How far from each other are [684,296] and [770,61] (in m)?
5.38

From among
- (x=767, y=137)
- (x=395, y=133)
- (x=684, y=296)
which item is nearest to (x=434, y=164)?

•••

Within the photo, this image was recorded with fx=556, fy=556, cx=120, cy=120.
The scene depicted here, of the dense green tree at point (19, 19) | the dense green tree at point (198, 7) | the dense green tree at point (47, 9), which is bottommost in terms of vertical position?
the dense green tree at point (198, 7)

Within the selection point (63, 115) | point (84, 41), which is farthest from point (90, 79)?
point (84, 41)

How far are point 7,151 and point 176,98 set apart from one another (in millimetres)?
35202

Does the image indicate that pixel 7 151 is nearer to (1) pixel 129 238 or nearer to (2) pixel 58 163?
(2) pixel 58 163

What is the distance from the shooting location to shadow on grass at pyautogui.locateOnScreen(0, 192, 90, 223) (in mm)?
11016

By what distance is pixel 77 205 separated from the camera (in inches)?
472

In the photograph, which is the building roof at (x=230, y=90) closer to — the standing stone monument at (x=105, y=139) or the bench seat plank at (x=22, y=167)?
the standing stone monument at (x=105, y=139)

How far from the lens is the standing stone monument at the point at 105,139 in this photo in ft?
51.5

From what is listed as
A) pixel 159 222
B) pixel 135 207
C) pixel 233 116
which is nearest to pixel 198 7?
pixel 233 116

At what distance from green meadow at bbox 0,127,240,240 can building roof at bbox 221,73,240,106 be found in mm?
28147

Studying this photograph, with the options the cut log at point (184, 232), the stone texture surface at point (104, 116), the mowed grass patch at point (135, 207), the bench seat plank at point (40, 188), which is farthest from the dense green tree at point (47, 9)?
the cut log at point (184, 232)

•••

Instructions to follow. Count the lines in the records above that contain the word "nearest", and give only that number.

Task output. 2